▶ [EXERCISE] Extract every line below that contains the string "Apple".

▶ [RECORD SET]
_ _ _
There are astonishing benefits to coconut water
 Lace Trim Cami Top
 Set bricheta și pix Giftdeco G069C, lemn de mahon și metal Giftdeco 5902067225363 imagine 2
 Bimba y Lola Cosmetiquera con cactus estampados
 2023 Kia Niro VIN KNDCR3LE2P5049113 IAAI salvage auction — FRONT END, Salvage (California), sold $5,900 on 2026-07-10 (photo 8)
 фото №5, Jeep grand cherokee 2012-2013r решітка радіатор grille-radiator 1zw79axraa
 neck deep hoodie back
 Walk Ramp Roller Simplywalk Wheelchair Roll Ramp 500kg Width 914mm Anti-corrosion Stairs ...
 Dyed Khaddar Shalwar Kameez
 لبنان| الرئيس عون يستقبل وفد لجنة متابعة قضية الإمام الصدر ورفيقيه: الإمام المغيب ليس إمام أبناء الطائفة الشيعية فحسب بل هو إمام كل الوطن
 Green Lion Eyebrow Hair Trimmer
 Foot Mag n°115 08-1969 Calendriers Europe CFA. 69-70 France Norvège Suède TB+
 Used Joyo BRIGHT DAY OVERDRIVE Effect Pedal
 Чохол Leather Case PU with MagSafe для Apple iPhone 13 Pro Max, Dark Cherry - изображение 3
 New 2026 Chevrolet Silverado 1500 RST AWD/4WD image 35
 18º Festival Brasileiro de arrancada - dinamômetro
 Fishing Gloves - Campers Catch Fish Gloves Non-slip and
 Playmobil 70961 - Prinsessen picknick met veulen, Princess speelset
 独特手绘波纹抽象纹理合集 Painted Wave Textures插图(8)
_ _ _
▶ [RESULT OF THE TASK]
 Чохол Leather Case PU with MagSafe для Apple iPhone 13 Pro Max, Dark Cherry - изображение 3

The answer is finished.